The ongoing cyber campaign is organized by vulnerabilities found in the Cisco Adaptive Security Security (ASA) family of Unified Wreats Management (UTM), caused warning from the British and American users to disconnect and abandon the outstanding, outdated, outdated, outdated, obsolete, obsolete, obsolete, outdated, outdated, obsolete, obsolete, outdated, outdated, outdated, obsolete Equipment out of supportField
Cisco ASA is a multi -purpose line of technical safety precautions, which during the introduction in the 2000s changed various functions that Cisco previously proposed in autonomous form, including firewalls, invasion prevention and virtual private network. This remains well used to this day, especially among small and medium -sized enterprises (SMEs).
The warning is associated with two different shortcomings in the technology – CVE-2025-20333includes the execution of remote code (RCE) and CVE-2025-20362Provides an increase in privileges (EOP). The third arbitrary vulnerability of the code execution, CVE-2025-20363It was also identified, but not in the field of this specific warning.
Cisco said Problems affect the model of the Cisco ASA 5500-X series using the Cisco ASA software release 9.12 or 9.14 with the VPN Web Services included.
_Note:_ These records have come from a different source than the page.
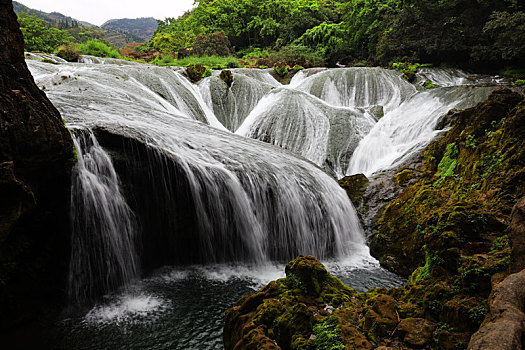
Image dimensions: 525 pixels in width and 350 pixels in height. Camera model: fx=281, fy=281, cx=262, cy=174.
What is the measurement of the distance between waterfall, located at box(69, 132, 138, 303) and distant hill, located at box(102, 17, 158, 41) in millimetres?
143769

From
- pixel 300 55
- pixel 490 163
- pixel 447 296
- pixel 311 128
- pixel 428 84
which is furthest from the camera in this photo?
pixel 300 55

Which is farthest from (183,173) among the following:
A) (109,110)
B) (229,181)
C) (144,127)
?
(109,110)

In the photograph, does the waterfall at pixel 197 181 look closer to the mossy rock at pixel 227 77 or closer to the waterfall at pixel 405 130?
the waterfall at pixel 405 130

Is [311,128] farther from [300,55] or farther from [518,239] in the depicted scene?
[300,55]

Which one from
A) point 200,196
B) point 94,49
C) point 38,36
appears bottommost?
point 200,196

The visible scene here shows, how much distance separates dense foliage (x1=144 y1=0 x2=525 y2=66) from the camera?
15.3m

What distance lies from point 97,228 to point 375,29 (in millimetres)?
23476

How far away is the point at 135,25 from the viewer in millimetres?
144875

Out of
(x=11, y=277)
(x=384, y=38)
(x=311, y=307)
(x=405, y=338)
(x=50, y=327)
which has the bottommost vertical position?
(x=50, y=327)

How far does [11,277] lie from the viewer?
385 centimetres

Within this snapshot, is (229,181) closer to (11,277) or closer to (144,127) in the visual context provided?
(144,127)

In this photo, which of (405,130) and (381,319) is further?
(405,130)

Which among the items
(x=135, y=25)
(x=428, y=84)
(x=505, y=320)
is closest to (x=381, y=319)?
(x=505, y=320)

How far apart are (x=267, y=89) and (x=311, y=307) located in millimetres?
13263
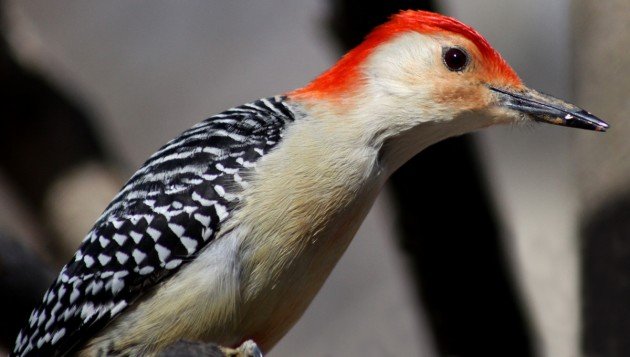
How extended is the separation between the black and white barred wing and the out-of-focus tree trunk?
4.44 feet

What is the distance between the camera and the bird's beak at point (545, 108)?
3598mm

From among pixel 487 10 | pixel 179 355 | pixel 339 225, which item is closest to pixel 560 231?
pixel 487 10

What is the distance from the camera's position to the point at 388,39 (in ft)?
12.3

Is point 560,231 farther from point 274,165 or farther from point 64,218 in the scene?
point 64,218

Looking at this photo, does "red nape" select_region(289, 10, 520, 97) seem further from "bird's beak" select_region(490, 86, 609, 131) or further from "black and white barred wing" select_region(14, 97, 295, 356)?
"black and white barred wing" select_region(14, 97, 295, 356)

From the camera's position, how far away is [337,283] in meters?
6.62

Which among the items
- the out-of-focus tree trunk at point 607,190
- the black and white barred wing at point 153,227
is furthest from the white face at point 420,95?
the out-of-focus tree trunk at point 607,190

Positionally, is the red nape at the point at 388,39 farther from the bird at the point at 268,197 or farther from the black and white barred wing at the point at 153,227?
the black and white barred wing at the point at 153,227

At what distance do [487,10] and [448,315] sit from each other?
1782mm

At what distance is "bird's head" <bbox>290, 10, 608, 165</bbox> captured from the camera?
3.54 meters

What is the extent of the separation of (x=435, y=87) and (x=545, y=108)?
44 cm

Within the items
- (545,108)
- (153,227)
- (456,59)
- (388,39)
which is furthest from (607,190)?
(153,227)

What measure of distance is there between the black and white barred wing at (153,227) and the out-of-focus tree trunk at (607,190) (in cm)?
135

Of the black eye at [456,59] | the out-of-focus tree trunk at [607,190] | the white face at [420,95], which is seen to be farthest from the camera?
the out-of-focus tree trunk at [607,190]
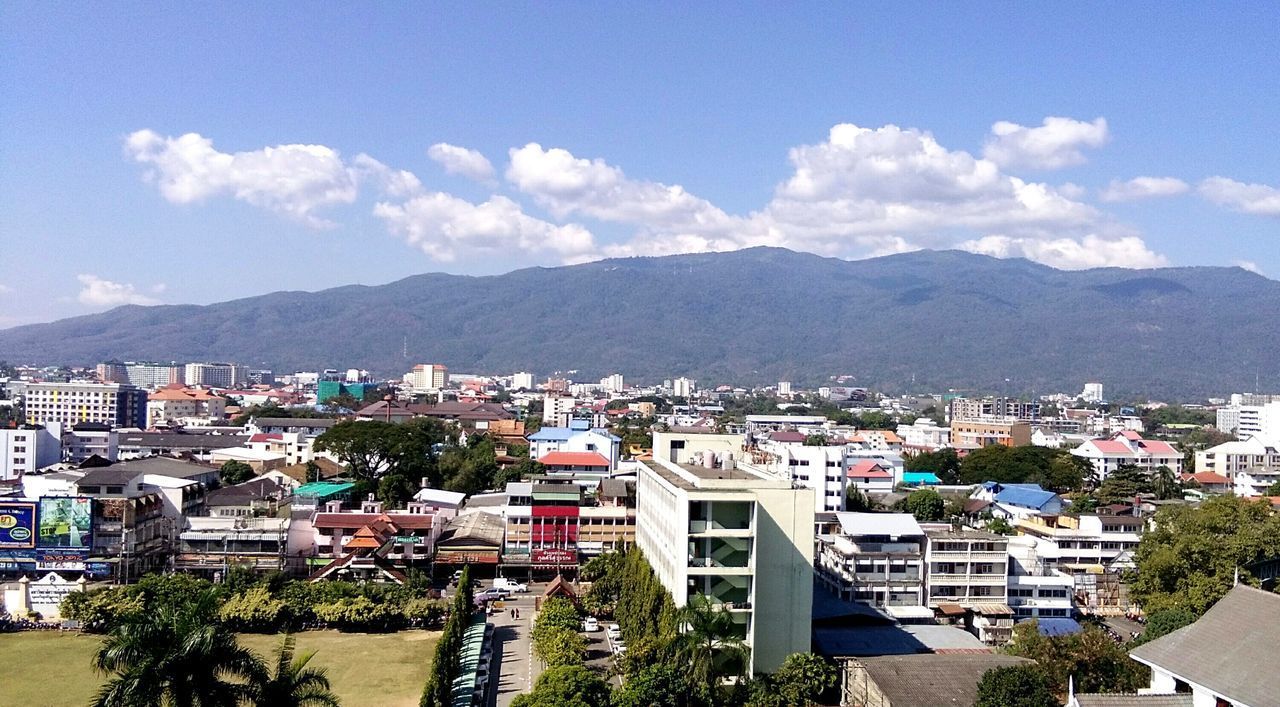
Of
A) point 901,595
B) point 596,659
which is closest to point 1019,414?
point 901,595

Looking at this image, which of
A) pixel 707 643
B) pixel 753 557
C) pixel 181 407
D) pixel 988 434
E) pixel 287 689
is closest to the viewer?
pixel 287 689

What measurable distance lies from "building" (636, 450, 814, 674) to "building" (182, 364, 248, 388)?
160m

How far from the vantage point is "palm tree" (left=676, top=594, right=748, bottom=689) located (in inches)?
740

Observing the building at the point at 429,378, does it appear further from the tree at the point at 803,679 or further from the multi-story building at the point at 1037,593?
the tree at the point at 803,679

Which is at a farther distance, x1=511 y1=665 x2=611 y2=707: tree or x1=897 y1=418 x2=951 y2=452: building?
x1=897 y1=418 x2=951 y2=452: building

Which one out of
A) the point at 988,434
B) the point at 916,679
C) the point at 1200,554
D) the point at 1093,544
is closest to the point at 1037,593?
the point at 1200,554

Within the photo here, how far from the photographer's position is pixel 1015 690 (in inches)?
671

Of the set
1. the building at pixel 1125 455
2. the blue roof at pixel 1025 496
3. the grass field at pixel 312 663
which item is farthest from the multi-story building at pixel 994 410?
the grass field at pixel 312 663

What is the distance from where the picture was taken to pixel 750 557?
21.2m

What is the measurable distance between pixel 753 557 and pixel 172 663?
1178 cm

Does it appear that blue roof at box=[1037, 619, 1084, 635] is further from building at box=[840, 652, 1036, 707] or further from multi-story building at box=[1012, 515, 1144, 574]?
multi-story building at box=[1012, 515, 1144, 574]

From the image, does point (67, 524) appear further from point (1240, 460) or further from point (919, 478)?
point (1240, 460)

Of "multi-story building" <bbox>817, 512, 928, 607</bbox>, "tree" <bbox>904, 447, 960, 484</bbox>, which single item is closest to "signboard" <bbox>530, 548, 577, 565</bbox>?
"multi-story building" <bbox>817, 512, 928, 607</bbox>

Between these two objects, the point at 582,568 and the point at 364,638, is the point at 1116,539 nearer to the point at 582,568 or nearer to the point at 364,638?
the point at 582,568
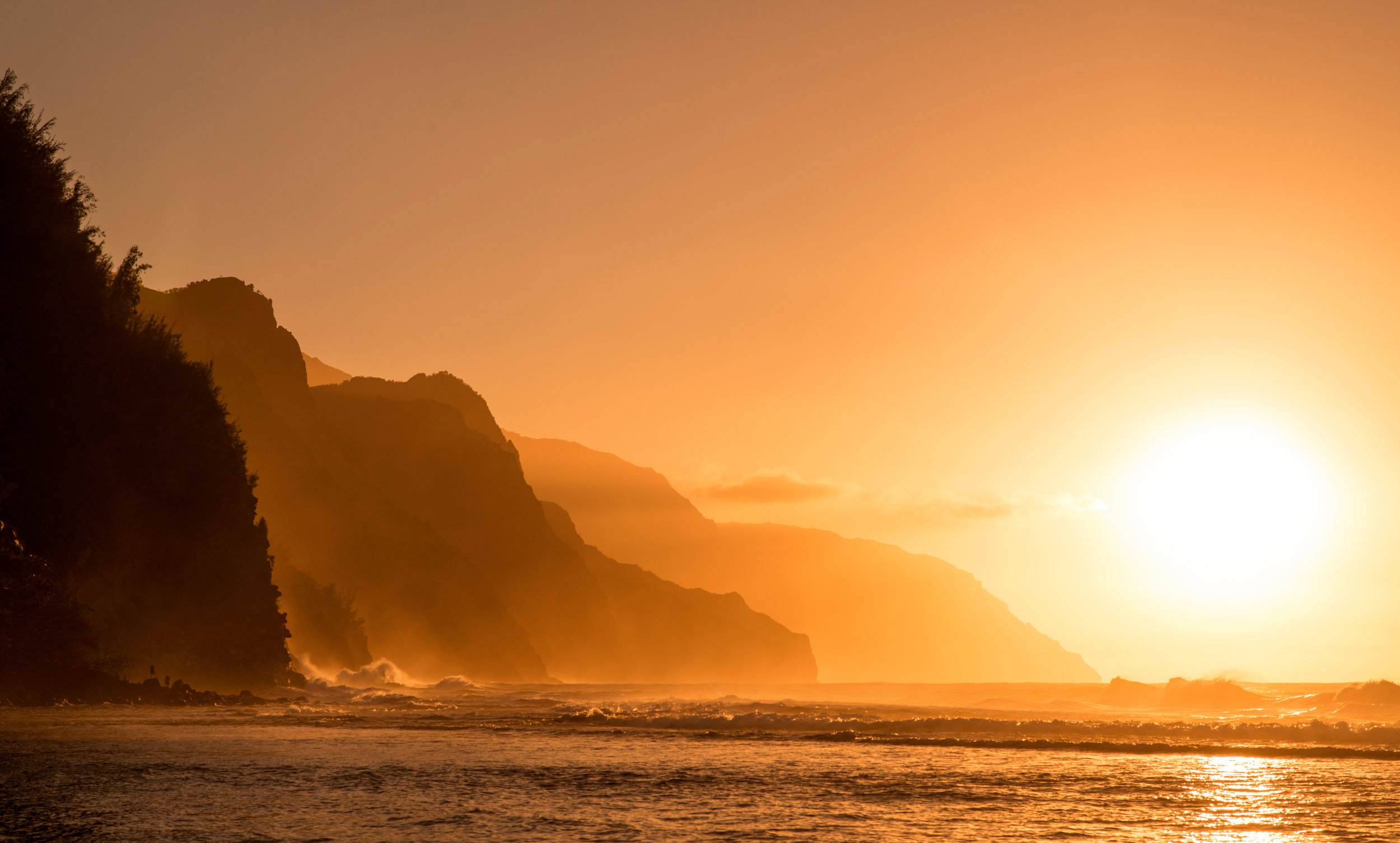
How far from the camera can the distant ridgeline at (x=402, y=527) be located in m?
93.9

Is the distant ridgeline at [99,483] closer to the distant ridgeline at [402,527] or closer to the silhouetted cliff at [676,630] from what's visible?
the distant ridgeline at [402,527]

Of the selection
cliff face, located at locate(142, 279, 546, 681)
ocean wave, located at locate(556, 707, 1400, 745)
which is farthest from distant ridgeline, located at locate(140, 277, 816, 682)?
ocean wave, located at locate(556, 707, 1400, 745)

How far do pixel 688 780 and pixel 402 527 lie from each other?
100765 millimetres

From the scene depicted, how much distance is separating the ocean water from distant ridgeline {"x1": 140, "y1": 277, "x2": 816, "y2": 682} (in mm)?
47502

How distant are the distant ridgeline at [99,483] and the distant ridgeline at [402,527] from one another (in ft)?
47.6

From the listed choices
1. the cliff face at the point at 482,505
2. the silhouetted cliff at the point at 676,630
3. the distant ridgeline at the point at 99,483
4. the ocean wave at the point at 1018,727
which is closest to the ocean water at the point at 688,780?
the ocean wave at the point at 1018,727

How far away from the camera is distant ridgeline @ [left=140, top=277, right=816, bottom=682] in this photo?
93875mm

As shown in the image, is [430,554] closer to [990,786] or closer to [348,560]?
[348,560]

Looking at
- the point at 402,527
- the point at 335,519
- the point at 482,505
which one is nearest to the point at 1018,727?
the point at 335,519

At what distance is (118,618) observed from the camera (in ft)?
131

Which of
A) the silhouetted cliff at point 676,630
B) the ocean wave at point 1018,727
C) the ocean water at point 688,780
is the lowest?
the silhouetted cliff at point 676,630

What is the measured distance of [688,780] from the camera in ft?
46.6

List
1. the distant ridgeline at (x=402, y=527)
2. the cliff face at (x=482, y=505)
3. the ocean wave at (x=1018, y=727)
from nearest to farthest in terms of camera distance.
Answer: the ocean wave at (x=1018, y=727), the distant ridgeline at (x=402, y=527), the cliff face at (x=482, y=505)

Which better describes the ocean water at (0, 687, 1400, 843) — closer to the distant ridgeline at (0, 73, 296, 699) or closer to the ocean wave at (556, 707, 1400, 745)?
the ocean wave at (556, 707, 1400, 745)
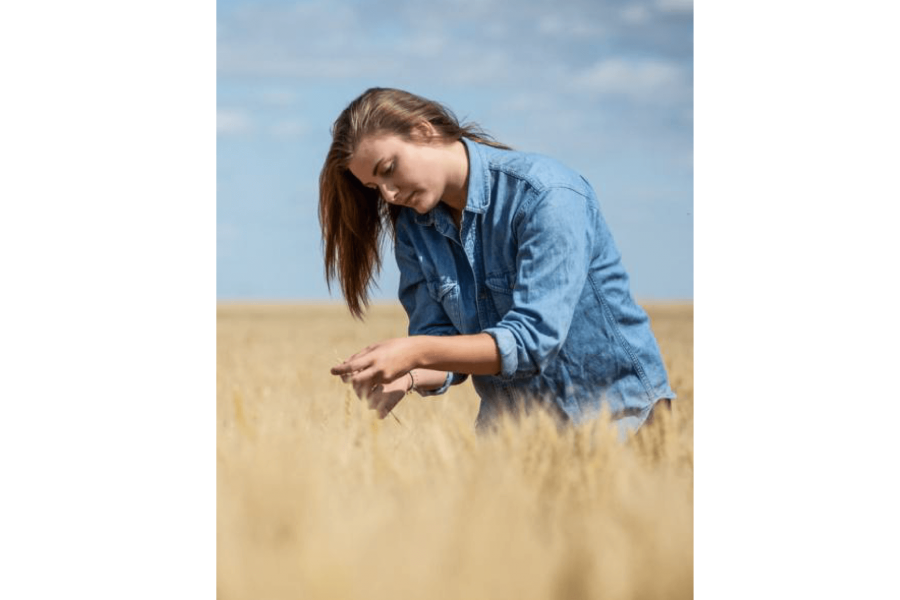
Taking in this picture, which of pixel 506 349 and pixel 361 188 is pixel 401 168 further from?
pixel 506 349

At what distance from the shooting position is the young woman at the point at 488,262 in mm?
1446

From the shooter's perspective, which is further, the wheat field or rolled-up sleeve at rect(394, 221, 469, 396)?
rolled-up sleeve at rect(394, 221, 469, 396)

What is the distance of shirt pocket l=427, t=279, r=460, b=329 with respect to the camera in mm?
1747

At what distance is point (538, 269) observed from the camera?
57.6 inches

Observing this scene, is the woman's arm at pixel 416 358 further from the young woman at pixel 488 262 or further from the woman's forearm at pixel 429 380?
the woman's forearm at pixel 429 380

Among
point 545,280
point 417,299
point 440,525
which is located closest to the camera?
point 440,525

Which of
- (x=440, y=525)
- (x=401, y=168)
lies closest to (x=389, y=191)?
(x=401, y=168)

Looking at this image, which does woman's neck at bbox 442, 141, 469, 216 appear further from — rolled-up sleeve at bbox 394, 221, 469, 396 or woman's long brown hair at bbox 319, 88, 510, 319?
rolled-up sleeve at bbox 394, 221, 469, 396

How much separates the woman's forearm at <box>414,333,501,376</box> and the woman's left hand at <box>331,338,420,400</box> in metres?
0.02

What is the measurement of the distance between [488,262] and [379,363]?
1.59 feet

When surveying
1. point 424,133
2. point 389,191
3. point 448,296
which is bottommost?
point 448,296

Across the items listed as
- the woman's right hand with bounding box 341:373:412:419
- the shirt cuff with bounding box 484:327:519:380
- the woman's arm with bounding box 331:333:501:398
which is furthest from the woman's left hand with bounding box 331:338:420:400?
the woman's right hand with bounding box 341:373:412:419

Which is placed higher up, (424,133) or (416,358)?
(424,133)

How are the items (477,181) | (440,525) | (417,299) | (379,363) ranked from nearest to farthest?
1. (440,525)
2. (379,363)
3. (477,181)
4. (417,299)
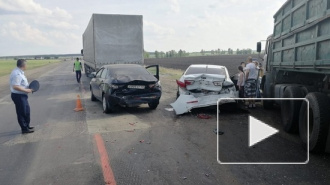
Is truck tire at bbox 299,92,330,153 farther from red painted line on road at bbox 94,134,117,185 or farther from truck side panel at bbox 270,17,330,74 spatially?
red painted line on road at bbox 94,134,117,185

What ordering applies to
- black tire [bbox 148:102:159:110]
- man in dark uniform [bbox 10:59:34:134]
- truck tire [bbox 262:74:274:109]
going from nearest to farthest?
man in dark uniform [bbox 10:59:34:134] < truck tire [bbox 262:74:274:109] < black tire [bbox 148:102:159:110]

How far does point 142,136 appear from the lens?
6.49 meters

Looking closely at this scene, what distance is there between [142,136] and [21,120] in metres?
2.87

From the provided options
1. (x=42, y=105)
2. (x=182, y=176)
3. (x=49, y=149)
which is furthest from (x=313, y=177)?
(x=42, y=105)

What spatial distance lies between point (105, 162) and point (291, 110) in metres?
4.02

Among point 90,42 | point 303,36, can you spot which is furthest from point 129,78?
point 90,42

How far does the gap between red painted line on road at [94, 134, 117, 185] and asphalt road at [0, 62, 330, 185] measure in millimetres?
49

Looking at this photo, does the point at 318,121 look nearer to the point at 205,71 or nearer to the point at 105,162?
the point at 105,162

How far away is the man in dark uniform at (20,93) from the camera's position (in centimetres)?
667

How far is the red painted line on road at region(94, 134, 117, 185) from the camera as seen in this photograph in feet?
13.7

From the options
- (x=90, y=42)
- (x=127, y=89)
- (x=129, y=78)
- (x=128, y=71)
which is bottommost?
(x=127, y=89)

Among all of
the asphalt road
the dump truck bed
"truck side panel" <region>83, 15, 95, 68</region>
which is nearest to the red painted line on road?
the asphalt road

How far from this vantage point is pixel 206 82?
8.48m

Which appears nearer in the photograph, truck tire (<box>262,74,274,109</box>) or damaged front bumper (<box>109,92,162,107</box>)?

Specific models-5512-X, 5515-X, 5525-X, 5545-X, 5555-X and 5585-X, some of which reached the status at the end of the service life in 2017. Two of them, 5512-X and 5515-X have been out of support since 2022.
The National Cybersecurity Center (NCSC) is strongly recommended where it is practically possible that the ASA models that go out of support over the next 12 months should be replaced, noting significant risks that are outdated, the equipment at the end of the service life can put.
“It is very important for organizations to take into account the recommended actions allocated … especially when detecting and recovering,” said Ollie Whitehouse, Chief Technological Director of NCSC.
“We strongly recommend that the network defenders follow the best practices of suppliers and interact with the report on the analysis of the NCSC malware in order to help in their investigations.
“Technology at the end of life presents a significant risk to organizations. Systems and devices should be quickly migrated to modern versions to eliminate vulnerabilities and increase stability, ”he said.
IN Emergency directive Released before the weekend on September 27-28, the US Cybersecurity and Cybersecurity Agency and the CISA (CISA) instructed all users in the American government to take into account and update Cisco Asa devices, as well as Cisco FirePower Devices, which are also affected.
CISA supported the NCSC warning, saying that if the ASA hardware models with the end of support falling on Tuesday, September 30, 2025, they must be disconnected forever.
“These outdated platforms [and/or] Issues cannot meet the current requirements of support and updates of suppliers, ”Cisa said.
What is the problem?
According to Cisco, the latest vulnerabilities are used by the actor of the threat of Arcanedoor campaign, which first appeared in April 2024 and is considered the work of a national actor supported by the state.
It is believed that this lesson returns a few months before, from Cisco Talos Threat of Intel Unit Having identified the infrastructure controlled by the attacker, active in November 2023, as well as possible testing and development for previous exploits in July of the same year.
Cisco said He worked with several injured clients, including state institutions, for some time an investigation of the last series of attacks. He described the attacks with complex and complex, demanding an extensive answer, and added that the actor of the threat is still Active scanning of interestsField
The campaign was associated with two different Malwarees called Line Dancer and Line Runner, which were the subject of warning in 2024.
Linear dancerSheltcode loader and Linear runnerWebshell Lua, work in tandem so that the actors of the threat achieve their goals on ASA devices.